§ Problems and tasks:
1) List every geometric term that the paragraph on geometric terms and figures gives as an example.
2) Translate this sentence from the paragraph on geometric terms and figures into Spanish: "The dimensional relationship in each figure may not necessarily coincide with the actual dimensional relationship."
3) According to the paragraph on geometric terms and figures, for what purpose may the dimensional relationship in each figure have been changed?

***** Text section *****

Any geometric term (such as “parallel”, “vertical”, and “orthogonal”, for example) should not be interpreted solely in its exact meaning. For example, “parallel” may mean a geometric state that is deviated, to some extent, from exact “parallel”. Any geometric term herein may include tolerances and/or errors in terms of design, operation, production, and/or the like. The dimensional relationship in each figure may not necessarily coincide with the actual dimensional relationship. The dimensional relationship (in length, width, thickness, and the like) in each figure may have been changed for the purpose of assisting understanding for the readers. Further, a part of a given configuration may have been omitted.

***** Supplied data *****

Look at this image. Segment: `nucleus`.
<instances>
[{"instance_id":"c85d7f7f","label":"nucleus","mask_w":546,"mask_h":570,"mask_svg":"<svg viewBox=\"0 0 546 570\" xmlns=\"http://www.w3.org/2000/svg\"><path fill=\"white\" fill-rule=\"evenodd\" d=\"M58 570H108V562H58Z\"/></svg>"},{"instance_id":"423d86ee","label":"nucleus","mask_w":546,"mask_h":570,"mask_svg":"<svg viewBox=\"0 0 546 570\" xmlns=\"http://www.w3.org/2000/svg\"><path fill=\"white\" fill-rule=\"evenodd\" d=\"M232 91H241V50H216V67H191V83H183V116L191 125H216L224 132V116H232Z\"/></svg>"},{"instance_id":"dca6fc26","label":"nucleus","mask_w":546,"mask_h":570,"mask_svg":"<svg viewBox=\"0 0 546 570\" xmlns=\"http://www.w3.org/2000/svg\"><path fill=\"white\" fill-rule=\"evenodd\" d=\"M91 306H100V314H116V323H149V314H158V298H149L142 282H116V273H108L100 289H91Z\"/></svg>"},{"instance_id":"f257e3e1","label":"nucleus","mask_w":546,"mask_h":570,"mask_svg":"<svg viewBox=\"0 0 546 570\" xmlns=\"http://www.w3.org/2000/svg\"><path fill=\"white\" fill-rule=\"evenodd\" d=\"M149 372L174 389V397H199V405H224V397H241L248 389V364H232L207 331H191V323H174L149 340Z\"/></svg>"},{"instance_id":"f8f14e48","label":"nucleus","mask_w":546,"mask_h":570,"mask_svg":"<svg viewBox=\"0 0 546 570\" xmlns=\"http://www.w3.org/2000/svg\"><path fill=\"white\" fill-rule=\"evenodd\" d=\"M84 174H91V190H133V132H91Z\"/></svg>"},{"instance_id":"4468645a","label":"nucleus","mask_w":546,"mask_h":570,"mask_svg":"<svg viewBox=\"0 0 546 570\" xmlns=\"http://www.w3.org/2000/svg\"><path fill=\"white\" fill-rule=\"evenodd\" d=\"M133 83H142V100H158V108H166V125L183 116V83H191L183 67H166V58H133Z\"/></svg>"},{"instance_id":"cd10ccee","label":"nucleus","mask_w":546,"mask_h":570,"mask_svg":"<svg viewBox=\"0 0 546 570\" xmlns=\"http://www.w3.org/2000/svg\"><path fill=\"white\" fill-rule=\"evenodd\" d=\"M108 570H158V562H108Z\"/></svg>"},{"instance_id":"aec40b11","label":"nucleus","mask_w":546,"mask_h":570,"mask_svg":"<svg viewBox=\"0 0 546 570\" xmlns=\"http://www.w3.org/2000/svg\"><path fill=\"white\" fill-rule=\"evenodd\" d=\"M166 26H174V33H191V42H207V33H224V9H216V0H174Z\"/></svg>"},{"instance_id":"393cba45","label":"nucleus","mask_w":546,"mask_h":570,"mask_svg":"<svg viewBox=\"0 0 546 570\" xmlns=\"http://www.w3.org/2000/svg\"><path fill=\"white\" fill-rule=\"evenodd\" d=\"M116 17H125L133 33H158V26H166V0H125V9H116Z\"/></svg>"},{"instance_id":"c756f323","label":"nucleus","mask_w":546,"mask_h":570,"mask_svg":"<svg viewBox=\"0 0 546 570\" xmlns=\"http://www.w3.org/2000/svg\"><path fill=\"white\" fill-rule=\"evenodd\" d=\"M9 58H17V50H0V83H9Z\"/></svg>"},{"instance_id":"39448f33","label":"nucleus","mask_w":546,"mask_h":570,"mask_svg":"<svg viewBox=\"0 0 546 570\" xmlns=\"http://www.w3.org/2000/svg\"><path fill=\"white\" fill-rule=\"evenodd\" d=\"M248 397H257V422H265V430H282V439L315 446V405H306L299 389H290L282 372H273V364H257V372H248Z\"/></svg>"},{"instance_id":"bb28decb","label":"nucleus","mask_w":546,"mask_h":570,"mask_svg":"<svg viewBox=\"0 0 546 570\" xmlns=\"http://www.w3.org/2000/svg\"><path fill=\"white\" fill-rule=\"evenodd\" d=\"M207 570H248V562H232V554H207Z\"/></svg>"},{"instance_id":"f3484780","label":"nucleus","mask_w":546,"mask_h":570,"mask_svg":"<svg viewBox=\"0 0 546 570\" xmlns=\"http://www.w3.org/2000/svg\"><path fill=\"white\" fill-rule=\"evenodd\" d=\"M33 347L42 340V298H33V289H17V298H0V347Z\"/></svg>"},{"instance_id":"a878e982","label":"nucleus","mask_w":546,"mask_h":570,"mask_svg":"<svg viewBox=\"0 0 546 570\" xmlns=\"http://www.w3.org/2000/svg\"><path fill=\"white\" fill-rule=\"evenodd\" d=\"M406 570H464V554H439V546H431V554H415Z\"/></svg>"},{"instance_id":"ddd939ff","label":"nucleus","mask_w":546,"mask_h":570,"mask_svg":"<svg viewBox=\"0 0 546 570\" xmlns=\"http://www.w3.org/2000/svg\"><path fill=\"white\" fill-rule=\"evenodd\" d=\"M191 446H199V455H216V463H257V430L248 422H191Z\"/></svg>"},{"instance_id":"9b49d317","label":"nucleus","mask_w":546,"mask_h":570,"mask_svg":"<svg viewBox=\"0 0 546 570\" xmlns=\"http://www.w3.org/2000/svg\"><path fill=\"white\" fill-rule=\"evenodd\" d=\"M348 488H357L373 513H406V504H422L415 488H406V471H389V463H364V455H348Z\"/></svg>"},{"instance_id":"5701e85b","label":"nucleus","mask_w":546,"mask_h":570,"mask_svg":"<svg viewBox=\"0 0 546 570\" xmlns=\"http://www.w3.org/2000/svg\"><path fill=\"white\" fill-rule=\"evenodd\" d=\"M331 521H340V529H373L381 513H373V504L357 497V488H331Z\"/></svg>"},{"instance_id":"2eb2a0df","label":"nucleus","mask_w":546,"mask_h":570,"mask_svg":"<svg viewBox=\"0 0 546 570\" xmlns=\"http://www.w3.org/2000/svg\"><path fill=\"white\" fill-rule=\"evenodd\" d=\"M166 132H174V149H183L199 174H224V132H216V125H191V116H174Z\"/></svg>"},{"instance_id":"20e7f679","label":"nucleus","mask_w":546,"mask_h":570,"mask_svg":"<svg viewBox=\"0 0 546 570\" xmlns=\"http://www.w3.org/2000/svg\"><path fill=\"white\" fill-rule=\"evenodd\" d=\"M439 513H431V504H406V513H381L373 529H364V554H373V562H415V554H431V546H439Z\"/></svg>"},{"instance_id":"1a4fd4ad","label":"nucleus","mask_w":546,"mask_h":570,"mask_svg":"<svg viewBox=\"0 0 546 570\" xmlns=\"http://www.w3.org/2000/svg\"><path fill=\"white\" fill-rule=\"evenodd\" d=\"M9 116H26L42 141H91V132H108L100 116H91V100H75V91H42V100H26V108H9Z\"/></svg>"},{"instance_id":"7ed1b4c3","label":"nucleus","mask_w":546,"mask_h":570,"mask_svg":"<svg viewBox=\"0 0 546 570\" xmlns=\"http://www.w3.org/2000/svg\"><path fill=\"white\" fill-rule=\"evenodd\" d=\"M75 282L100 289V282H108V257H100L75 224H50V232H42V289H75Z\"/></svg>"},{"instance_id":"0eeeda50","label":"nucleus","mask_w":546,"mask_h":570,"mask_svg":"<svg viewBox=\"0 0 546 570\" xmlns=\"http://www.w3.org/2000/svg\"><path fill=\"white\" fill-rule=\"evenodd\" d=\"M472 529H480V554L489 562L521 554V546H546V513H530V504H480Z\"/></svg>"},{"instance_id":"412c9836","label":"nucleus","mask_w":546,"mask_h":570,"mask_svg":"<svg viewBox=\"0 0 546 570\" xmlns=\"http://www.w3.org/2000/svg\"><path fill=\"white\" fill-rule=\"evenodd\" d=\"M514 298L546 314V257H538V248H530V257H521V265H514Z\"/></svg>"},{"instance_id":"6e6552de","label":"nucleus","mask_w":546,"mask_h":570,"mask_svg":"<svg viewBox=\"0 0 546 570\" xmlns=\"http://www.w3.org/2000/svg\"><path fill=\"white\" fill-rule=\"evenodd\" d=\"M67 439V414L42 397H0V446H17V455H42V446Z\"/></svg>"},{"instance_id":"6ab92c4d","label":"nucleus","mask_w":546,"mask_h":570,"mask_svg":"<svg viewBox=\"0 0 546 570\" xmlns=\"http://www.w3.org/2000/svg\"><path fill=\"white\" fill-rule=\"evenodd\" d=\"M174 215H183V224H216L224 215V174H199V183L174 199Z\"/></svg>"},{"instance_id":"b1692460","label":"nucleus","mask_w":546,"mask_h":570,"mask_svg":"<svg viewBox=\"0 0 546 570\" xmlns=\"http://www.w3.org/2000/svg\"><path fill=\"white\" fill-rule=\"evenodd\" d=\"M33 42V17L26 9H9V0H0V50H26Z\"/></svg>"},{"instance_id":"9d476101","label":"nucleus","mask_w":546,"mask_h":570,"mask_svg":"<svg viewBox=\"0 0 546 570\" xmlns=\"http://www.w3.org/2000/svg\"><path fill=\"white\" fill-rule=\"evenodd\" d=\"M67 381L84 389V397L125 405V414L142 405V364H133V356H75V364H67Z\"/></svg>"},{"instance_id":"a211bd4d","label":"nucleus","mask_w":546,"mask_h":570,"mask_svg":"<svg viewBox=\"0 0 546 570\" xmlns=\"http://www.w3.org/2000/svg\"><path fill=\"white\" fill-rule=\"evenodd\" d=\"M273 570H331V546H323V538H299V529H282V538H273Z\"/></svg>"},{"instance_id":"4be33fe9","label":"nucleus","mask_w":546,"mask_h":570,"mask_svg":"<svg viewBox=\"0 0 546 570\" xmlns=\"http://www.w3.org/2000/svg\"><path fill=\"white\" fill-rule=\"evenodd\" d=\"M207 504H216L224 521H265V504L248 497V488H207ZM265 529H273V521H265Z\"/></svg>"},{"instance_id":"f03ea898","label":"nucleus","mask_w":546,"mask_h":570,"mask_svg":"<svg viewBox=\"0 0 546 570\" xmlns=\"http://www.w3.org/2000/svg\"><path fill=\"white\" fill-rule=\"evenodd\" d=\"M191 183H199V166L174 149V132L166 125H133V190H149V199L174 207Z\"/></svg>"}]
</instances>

*****

§ Responses in order:
1) parallel, vertical, orthogonal

2) La relación dimensional en cada figura puede no coincidir necesariamente con la relación dimensional real.

3) To assist the readers' understanding.